A Flutter FFI plugin that brings [Concrete ML](https://docs.zama.ai/concrete-ml) FHE (Fully Homomorphic Encryption) to mobile apps. The native cryptographic operations — key generation, encryption, and decryption — run entirely on-device via [TFHE-rs](https://github.com/zama-ai/tfhe-rs), with no server-side private key material.

The Rust library builds automatically during `flutter build` thanks to [Cargokit](https://github.com/irondash/cargokit) — no manual build scripts or precompiled binaries required.

## How it works

```

Your App                              flutter_concrete

───────                               ────────────────

                                           │

Load client.zip from assets ──────►  setup(zipBytes, storage)

                                       parse serialized_processing.json

                                       restore or generate keys

                                     ◄── isReady = true

                                           │

Get serverKey ◄────────────────────  serverKey / serverKeyBase64

Upload to your server (your code)          │

                                           │

Float32 features ──────────────────►  quantizeAndEncrypt()

Uint8List ciphertext ◄──────────────       │

Send to server (your code)                 │

Receive result (your code)                 │

Uint8List encrypted result ────────►  decryptAndDequantize()

Float64 class scores ◄──────────────       │

Interpret scores (your code)

```

The server performs ML inference on **encrypted** data — it never sees plaintext inputs or predictions.

## Installation

Add to your `pubspec.yaml`:

```yaml

dependencies:

  flutter_concrete: ^0.3.0

```

### Prerequisites

- **Rust toolchain** — install via [rustup](https://rustup.rs/)

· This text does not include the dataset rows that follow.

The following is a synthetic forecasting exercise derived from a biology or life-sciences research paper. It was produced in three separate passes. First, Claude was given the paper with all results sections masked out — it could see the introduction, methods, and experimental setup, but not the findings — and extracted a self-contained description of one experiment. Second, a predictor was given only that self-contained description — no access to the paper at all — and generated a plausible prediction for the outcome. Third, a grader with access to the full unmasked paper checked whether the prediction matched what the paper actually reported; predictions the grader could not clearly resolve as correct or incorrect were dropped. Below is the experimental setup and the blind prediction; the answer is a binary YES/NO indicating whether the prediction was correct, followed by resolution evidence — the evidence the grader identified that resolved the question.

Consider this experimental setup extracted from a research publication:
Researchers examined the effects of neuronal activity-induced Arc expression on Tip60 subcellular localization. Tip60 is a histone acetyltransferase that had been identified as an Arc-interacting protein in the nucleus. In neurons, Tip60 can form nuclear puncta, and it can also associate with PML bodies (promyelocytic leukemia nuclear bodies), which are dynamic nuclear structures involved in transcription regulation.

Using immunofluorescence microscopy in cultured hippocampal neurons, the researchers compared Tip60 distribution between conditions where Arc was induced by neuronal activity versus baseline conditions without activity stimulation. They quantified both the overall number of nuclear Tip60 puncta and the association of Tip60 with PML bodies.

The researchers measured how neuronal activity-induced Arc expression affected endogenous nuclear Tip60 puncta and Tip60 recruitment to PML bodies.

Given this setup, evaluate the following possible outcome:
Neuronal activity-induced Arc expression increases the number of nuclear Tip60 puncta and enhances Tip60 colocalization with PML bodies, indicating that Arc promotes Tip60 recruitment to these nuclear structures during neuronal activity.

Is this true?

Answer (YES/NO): YES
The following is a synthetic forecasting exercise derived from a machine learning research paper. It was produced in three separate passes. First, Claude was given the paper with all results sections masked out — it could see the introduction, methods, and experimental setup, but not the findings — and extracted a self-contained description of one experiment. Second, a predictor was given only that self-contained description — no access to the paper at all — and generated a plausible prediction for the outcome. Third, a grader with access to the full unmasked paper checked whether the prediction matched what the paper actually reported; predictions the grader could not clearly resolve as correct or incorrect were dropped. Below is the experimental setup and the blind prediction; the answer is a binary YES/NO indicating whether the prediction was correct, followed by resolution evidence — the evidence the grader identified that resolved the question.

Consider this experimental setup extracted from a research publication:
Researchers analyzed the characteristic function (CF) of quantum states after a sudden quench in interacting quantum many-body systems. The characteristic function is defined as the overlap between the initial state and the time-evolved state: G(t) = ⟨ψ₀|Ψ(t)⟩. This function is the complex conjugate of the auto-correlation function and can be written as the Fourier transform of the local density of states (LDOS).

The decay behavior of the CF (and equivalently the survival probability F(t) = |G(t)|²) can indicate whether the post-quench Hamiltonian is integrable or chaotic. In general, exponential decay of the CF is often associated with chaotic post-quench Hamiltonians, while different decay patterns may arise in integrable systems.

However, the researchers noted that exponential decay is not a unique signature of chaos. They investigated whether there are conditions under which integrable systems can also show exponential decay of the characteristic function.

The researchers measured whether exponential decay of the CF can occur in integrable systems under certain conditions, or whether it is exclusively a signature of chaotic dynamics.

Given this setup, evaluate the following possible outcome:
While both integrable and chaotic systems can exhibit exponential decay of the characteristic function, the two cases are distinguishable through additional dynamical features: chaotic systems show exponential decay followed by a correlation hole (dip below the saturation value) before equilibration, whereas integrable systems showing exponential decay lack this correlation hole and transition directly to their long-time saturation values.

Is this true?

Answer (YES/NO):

- iOS targets: `rustup target add aarch64-apple-ios aarch64-apple-ios-sim x86_64-apple-ios`

- Android targets: `rustup target add aarch64-linux-android armv7-linux-androideabi x86_64-linux-android`

## Usage

```dart

import 'package:flutter_concrete/flutter_concrete.dart';

// 1. Implement KeyStorage (e.g. wrapping flutter_secure_storage)

class MyKeyStorage implements KeyStorage {

  @override

  Future read(String key) async { /* ... */ }

  @override

  Future write(String key, Uint8List value) async { /* ... */ }

  @override

  Future delete(String key) async { /* ... */ }

}

// 2. Create client and set up from Concrete ML's client.zip

final client = ConcreteClient();

final zipBytes = await loadClientZipFromAssets(); // your asset loading

await client.setup(

  clientZipBytes: zipBytes,

  storage: MyKeyStorage(),

);

// First call generates keys (~10-60s on mobile), subsequent calls restore.

// 3. Get server key to upload to your backend

final serverKey = client.serverKey;       // Uint8List

final serverKeyB64 = client.serverKeyBase64; // String (cached)

// Upload to your server however you want

// 4. Encrypt features

final ciphertext = client.quantizeAndEncrypt(featureVector);

// Send ciphertext to your server for FHE inference

// 5. Decrypt server response

final scores = client.decryptAndDequantize(encryptedResult);

// scores is Float64List — post-processed based on model type

// For classifiers: probabilities (apply argmax for predicted class)

// For regressors: predicted values

```

## API

### `ConcreteClient`

| Method | Description |

|--------|-------------|

| `Future setup({clientZipBytes, storage})` | Parse `client.zip`, generate/restore keys |

| `void reset()` | Clear state so `setup()` can be called with a different model |

| `bool get isReady` | True after `setup()` completes |

| `Uint8List get serverKey` | Raw evaluation key bytes (throws before setup) |

| `String get serverKeyBase64` | Base64-encoded server key (cached) |

| `Uint8List quantizeAndEncrypt(Float32List)` | Quantize + FHE encrypt |

| `Float64List decryptAndDequantize(Uint8List, {PostProcessing})` | FHE decrypt + dequantize + post-process |

| `String? get modelClassName` | Model class from `client.zip` (e.g. `"XGBClassifier"`) |

| `PostProcessing get detectedPostProcessing` | Auto-resolved post-processing variant |

### `KeyStorage` (abstract — you implement this)

| Method | Description |

|--------|-------------|

| `Future read(String key)` | Read stored bytes, or null |

| `Future write(String key, Uint8List value)` | Persist bytes |

| `Future delete(String key)` | Delete entry |

## Post-processing

After decryption and dequantization, `decryptAndDequantize` applies model-specific post-processing to match Python's `FHEModelClient.deserialize_decrypt_dequantize`. The model class name is parsed from `client.zip` and mapped to the correct transform automatically.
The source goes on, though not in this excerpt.